Rents have been increasing and it is a great time to be a landlord. In fact, landlords have been enjoying some of the fastest growth in rental rates in recent history. But you need to be aware there is a cap to that growth.
Rental demand continues to remain very strong, which allows landlords to be bullish on rental rates.
The questions investors are now asking about rents are:
- “How high can they go?”
- “For how long can we raise the rates?”
Great questions, and one needs to look deeper at the market in which you are investing to find the answers.
Rising rents are a trend, but how high will they go?
Everything I read and study suggests rents will rise through 2016 but at a slower pace than in the past. While rental demand continues to be very strong, there are larger numbers of new apartment buildings being built to address the needs for more rentals.
This can change the balance of rental supply and demand.
While it most likely will take the remainder of this year to get these rental units built, the rental demand will remain in favor of the landlord through year’s end. The national vacancy rate closed out 2015 at 4.2%, which is a low national number, but rose to 4.5% in the first quarter of 2016 according to REIS.
Nationally rents are slowing with the average increase 4.1% in the first quarter of 2016 to $1,248 per month, compared to a 5% increase in the first quarter of 2015, according to Axiometrics.com. And demand for new apartments has been declining according to MPF Research.
“The past few years everything you touched was gold in the apartment industry, and that’s not going to be the case” this year, said Jay Parsons, vice president for MPF Research, told the Wall Street Journal.
However remember local markets vary
I always enjoy looking at national numbers, as I believe they are helpful to determine an average or a benchmark against which to compare.
I do, however, always say there is no such thing as a national real estate market, as each market is local in nature and different in size, economic strength, percentage of renters to homeowners, etc.
As a landlord doing your diligence you will always want to be aware that your research into this information is local in nature rather than based on national statistics. Too often I see this information being misinterpreted because of this. Diligence, of course, means nothing unless it is providing you accurate information.
4 things to go know before raising rents
You want to consider what is going on in your local rental market in order to know whether you can raise rents and what your rental future will look like.
1. Affordability of the market
One of the first things you want to determine is your local affordability for housing. This can be obtained from a local property management company or a Realtor; you can also find information on sites like HUD’s local housing portal to determine fair market rents for a particular area.
Rents can only rise until affordability peaks and a great way to determine this is to establish the area’s median income.
Affordability based on national averages is when a monthly rent payment is around one-third of what the average person’s monthly gross income would be.
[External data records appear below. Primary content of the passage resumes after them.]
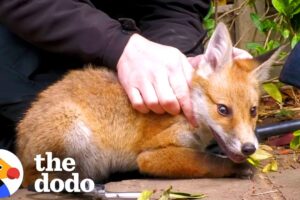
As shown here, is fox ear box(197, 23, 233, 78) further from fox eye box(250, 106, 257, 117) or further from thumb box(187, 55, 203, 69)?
fox eye box(250, 106, 257, 117)

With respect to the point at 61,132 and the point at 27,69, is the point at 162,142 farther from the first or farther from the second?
the point at 27,69

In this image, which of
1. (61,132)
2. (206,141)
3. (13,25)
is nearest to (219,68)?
(206,141)

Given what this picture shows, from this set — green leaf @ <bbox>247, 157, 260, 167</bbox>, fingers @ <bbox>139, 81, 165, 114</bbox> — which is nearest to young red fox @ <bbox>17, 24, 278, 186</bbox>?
green leaf @ <bbox>247, 157, 260, 167</bbox>

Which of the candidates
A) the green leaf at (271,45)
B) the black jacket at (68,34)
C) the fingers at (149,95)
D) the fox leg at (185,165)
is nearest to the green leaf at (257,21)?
the green leaf at (271,45)

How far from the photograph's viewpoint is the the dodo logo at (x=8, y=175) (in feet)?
11.1

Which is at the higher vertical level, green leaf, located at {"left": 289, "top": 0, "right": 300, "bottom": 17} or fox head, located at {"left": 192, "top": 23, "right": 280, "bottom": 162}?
fox head, located at {"left": 192, "top": 23, "right": 280, "bottom": 162}

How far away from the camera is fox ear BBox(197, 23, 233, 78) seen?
3551 millimetres

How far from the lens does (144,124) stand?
3.73 meters

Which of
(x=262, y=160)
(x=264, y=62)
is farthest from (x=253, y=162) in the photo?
(x=264, y=62)

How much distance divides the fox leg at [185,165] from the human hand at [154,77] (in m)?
0.22

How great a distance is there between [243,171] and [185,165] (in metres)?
0.32

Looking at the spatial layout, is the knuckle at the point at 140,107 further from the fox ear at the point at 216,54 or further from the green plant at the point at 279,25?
the green plant at the point at 279,25

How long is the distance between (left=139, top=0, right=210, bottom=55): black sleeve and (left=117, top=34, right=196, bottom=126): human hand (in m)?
0.53

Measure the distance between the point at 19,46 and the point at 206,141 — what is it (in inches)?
48.8
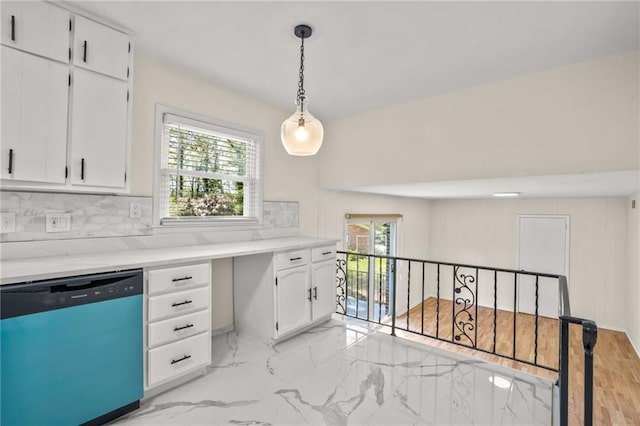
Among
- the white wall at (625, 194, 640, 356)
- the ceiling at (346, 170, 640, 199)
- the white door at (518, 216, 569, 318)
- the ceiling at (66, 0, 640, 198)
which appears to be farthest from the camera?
the white door at (518, 216, 569, 318)

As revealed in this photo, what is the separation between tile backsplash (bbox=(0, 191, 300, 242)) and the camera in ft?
6.05

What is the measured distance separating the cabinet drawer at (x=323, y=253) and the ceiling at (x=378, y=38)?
155 cm

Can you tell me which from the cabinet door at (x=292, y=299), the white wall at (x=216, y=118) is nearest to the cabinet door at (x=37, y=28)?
the white wall at (x=216, y=118)

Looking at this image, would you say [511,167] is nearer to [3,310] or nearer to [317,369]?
[317,369]

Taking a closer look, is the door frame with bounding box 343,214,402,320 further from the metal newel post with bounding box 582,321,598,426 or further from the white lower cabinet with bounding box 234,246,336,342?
the metal newel post with bounding box 582,321,598,426

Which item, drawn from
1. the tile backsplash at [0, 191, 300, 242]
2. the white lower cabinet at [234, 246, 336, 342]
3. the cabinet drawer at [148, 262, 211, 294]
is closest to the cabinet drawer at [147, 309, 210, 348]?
the cabinet drawer at [148, 262, 211, 294]

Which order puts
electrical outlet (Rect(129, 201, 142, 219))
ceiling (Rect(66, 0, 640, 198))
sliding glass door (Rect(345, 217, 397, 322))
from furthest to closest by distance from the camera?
1. sliding glass door (Rect(345, 217, 397, 322))
2. electrical outlet (Rect(129, 201, 142, 219))
3. ceiling (Rect(66, 0, 640, 198))

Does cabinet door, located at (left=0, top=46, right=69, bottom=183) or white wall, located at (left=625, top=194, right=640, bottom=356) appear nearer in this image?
cabinet door, located at (left=0, top=46, right=69, bottom=183)

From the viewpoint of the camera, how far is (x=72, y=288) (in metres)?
1.54

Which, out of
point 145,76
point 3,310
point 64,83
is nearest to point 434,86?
point 145,76

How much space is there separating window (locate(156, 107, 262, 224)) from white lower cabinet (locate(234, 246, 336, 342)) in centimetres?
58

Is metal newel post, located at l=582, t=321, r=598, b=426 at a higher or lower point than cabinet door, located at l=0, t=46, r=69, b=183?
lower

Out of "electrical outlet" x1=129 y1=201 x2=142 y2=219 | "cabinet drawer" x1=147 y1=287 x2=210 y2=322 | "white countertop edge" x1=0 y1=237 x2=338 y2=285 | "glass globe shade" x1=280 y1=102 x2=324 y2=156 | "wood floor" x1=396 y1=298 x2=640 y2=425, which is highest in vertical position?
"glass globe shade" x1=280 y1=102 x2=324 y2=156

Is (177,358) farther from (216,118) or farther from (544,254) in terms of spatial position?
(544,254)
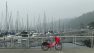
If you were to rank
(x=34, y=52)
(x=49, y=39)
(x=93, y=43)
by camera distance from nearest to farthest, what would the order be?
(x=34, y=52) → (x=49, y=39) → (x=93, y=43)

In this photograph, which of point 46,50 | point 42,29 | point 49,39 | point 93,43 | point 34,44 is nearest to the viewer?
point 46,50

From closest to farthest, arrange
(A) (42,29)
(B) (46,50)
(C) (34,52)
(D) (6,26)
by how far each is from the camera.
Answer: (C) (34,52), (B) (46,50), (D) (6,26), (A) (42,29)

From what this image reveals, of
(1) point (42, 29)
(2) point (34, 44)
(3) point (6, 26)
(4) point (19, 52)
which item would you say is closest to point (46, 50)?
(4) point (19, 52)

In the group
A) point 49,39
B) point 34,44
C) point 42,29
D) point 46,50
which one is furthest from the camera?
point 42,29

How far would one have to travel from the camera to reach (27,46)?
2188 centimetres

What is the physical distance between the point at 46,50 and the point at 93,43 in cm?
583

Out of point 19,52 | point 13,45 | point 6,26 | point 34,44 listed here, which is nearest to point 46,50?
point 19,52

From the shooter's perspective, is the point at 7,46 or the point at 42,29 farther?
the point at 42,29

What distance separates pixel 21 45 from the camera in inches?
884

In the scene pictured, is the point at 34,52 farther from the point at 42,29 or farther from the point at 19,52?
the point at 42,29

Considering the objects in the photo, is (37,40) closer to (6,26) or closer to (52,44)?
(52,44)

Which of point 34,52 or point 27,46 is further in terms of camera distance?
point 27,46

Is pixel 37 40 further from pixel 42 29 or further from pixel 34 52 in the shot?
pixel 42 29

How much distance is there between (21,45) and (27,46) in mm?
838
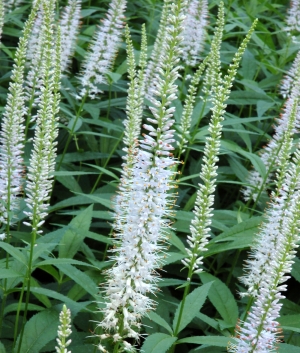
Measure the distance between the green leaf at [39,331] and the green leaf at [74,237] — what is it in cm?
50

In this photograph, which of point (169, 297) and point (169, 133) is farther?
point (169, 297)

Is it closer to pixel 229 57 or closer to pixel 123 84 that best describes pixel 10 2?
pixel 123 84

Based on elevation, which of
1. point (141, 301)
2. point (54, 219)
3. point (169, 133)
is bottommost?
point (54, 219)

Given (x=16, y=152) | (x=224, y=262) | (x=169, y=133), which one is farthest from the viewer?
(x=224, y=262)

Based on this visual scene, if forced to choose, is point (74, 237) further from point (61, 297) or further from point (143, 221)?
point (143, 221)

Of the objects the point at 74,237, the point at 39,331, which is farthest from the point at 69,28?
the point at 39,331

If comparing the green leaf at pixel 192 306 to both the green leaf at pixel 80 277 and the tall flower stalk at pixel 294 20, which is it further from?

Once it gets beyond this point it may be getting to high. This is when apartment owners, managers and investors may experience vacancies and/or late rents suggesting that affordability has peaked. If you are evaluating property where you need high rents you may want to look deeper as sustainability of cash flow may be threatened.
2. Know what your competitors are charging (your tenants know)
An interesting thing happens when the landlord market is hot.
Landlord raise rents every time a unit becomes available.
How easily we slip into complacency, we think this rise will continue forever.
Before you know it, the market takes a swing and suddenly it becomes harder to rent and as a landlord you wonder why.
Do what you know your tenants are doing, they shop the competition so you will should to. Here is a great tool to do just that,rentometer.com which will tell you what other homes have recently rented for in your area.
Also, this cool tool is a great asset when buying property to make sure your anticipated rents are in line with the market.
3. Housing availability
While bigger cities tend to be building more houses and apartment complexes to help fulfill the needs of renters, this is not the case everywhere.
Most local newspapers display building permit activity; I always suggest you watch this for insights.
Talking to Realtors can also provide information.
4. Renter-to-population ratio
It goes without saying that markets with a higher ratio of renters is a better safe haven for apartment owners, managers and investors, as they have a larger pool of tenants from which to choose.
This also puts the leverage in favor of the landlord.
Knowing your investment market’s renter ratio is important for all owners and investors to know.
If you do not already know what your investment market ratios are, this information and chart from the National Multifamily Housing Councilis a resource.
Pigs get fat, hogs get slaughtered
I always share this sentiment with owners, managers and investors who are looking to raise rents.
I am a firm believer in maximizing profits. I like to raise rents each year even if it is just a few dollars because, quite simply, I like to set the boundaries up front for the tenant to expect a rental increase at each anniversary date. This way they are not surprised or upset when it happens.
First and foremost, I look at what changes may have happened to my expenses and of course adjust rents accordingly. When the market will bear more, I believe each owner, manager or investor must decide what is best from a big-picture standpoint.
A larger increase to monthly rent may be warranted as long as it does not inspire tenants to start to compare their current rents with the prospect of moving on.
We all know how costly tenant turnover can be and this will quickly consume the increased rents that you may have obtained.
So to that tune, remember: pigs get fat, and hogs may get slaughtered.